As lógicas de funcionamento e de organização das escolas públicas do 1º ciclo cristalizaram durante muito tempo uma concepção de educação muito circunscrita a orientações curriculares formalmente definidas, à gestão dos espaços e tempos escolares mais dependente dos constrangimentos locais impostos por uma procura diferenciada de escolarização, à prevalência das aprendizagens nas áreas de conhecimento tidas como nucleares, ao ensaio, aqui e ali, de experiências lúdico-didácticas; enfim, e sem sermos redundantes, a uma concepção de educação muito presa à tradicional forma escolar (cf. Vincent, Lahire & Thin, 1994). A sala de aula, mais do que a escola na sua globalidade, impôs-se como o contexto educativo de referência, o sítio onde se constroem e reconstroem as identidades, se atribuem os papéis institucionais e se exercem os respectivos ofícios escolares.

Se para muitas famílias a educação escolar sempre coexistiu com investimentos complementares de natureza não-escolar no percurso educativo dos seus filhos, não se colocando, por conseguinte, outros constrangimentos senão aqueles que decorrem da gestão (complexa) das rotinas pós-lectivas das crianças, para a maioria dos casos o principal aspecto crítico da escola pública residia justamente na estruturação dos tempos lectivos. Até à implementação das recentes políticas educativas para o 1º ciclo (designadamente o alargamento do horário das escolas, a implementação do "regime normal", o desenvolvimento das actividades de enriquecimento curricular e de complemento curricular, entre outras10) os horários de funcionamento da escola pública, tanto em "regime duplo" como em "regime normal", para além de introduzirem condicionalismos na gestão das diversas disponibilidades familiares (sobretudo laborais e económicas), contribuíram grandemente para que se naturalizasse a ideia de que aos espaços e aos tempos de educação escolar deveriam suceder outros tempos e outros espaços, não necessariamente educativos, mas que assegurassem fundamentalmente a guarda das crianças em horário pós-escolar e, já agora, que garantissem o acompanhamento dos trabalhos escolares fora da escola11. À preocupação da escolha da escola, do professor e da turma, acrescentava-se também a preocupação com a selecção de uma instituição que cumprisse, pelo menos, aqueles dois requisitos.

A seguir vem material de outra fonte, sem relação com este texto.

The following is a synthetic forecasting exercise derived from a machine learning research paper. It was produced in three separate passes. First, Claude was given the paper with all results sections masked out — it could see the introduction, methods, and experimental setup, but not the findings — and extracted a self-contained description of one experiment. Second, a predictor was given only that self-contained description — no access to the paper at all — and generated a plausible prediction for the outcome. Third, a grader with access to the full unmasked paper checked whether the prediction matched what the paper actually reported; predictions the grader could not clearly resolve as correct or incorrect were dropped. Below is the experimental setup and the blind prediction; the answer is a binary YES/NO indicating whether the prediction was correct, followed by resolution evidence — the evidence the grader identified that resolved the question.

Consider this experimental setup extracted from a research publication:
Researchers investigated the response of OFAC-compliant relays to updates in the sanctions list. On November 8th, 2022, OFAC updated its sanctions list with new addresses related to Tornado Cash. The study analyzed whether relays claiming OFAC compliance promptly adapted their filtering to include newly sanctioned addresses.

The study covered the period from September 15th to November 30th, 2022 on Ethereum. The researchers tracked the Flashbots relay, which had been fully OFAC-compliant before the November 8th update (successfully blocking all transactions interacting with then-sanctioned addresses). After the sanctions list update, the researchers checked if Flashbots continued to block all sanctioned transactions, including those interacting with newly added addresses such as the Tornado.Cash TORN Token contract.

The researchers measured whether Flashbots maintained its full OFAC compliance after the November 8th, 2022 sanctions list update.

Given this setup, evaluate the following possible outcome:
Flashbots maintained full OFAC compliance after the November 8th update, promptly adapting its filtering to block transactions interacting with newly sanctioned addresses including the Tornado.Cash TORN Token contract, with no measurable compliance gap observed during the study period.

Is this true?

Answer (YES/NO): NO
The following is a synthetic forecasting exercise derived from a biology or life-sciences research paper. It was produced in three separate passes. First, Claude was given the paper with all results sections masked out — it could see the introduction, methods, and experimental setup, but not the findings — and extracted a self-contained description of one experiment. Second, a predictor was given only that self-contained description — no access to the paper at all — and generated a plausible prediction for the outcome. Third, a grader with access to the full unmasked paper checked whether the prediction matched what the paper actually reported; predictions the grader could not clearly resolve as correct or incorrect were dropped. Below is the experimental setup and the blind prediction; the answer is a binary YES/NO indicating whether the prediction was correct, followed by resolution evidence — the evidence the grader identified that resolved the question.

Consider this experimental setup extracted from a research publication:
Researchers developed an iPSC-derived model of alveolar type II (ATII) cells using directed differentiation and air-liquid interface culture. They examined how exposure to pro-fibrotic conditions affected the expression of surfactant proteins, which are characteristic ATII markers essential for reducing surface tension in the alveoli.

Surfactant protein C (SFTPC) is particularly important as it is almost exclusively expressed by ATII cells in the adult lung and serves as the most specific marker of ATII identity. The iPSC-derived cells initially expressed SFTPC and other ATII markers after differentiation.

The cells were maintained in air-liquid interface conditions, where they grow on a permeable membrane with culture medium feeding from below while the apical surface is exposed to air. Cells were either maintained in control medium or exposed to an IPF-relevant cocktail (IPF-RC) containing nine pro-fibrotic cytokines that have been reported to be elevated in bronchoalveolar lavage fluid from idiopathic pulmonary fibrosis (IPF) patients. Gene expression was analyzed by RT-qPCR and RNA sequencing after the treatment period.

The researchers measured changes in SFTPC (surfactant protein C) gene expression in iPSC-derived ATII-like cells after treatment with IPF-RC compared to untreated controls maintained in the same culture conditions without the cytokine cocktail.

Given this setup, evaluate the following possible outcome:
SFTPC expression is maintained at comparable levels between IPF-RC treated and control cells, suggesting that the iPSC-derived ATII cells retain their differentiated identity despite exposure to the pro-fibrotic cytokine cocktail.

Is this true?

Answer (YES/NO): NO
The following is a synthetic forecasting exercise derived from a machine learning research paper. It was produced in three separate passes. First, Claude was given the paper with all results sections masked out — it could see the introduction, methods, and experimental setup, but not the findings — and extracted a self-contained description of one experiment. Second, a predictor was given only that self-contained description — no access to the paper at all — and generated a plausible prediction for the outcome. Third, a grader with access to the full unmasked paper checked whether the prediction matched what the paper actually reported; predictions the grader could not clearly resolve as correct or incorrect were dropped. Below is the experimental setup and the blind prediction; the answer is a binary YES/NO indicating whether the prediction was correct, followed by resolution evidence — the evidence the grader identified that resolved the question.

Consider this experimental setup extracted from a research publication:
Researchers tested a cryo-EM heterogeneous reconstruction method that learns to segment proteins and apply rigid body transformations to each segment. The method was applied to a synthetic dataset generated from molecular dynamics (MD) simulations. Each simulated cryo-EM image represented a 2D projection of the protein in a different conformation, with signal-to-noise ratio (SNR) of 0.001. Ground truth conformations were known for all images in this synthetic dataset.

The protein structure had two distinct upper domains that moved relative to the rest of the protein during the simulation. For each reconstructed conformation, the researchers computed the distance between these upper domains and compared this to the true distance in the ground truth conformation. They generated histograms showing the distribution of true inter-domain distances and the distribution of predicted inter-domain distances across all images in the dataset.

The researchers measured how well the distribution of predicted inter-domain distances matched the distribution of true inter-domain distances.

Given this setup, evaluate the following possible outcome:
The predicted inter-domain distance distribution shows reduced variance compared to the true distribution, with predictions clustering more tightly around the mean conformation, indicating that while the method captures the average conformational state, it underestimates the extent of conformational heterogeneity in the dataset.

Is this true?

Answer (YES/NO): NO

Após alguma turbulência inicial nas escolas públicas do 1º ciclo, decorrente da implementação e generalização da designada "escola a tempo inteiro", foi notória não só uma alteração significativa no quotidiano dos actores e das organizações escolares mas igualmente no reposicionamento da própria instituição escolar no capítulo das aprendizagens e das actividades culturais. A adopção gradual desta medida despoletou toda uma série de tensões com a comunidade educativa, sobretudo com aquelas instituições e contextos que tinham emergido pela capacidade de gerar "respostas sociais" nos espaços e nas oportunidades educativas não exploradas pela escola. Entre os que mais se ressentiram com estas mutações da escola pública encontramos os Centros de Actividades de Tempos Livres (CATL), popularmente reconhecidos pelo acrónimo ATL, tendo apenas subsistido aqueles que se conseguiram recompor nas franjas dos horários lectivos das escolas públicas e reorganizar a sua acção mais em torno de funções logísticas do que em torno de funções de carácter educativo. Se, por um lado, o seu apogeu na década precedente se inscreveu numa tendência de valorização dos domínios educativos não-escolares, por outro lado, também foi possível constatar nas suas múltiplas articulações com o espaço escolar um papel de complementaridade, uma espécie de assessoria educativa não-oficial, no fundo, o prolongamento do escolar para além da escola. Os CATL assumiram, assim, a continuidade do processo educativo, nomeadamente no aprofundamento e na sedimentação dos conteúdos adquiridos no horário escolar e na oferta de modalidades e actividades educativas em domínios pouco desenvolvidas, ou mesmo ignorados, pela escola pública.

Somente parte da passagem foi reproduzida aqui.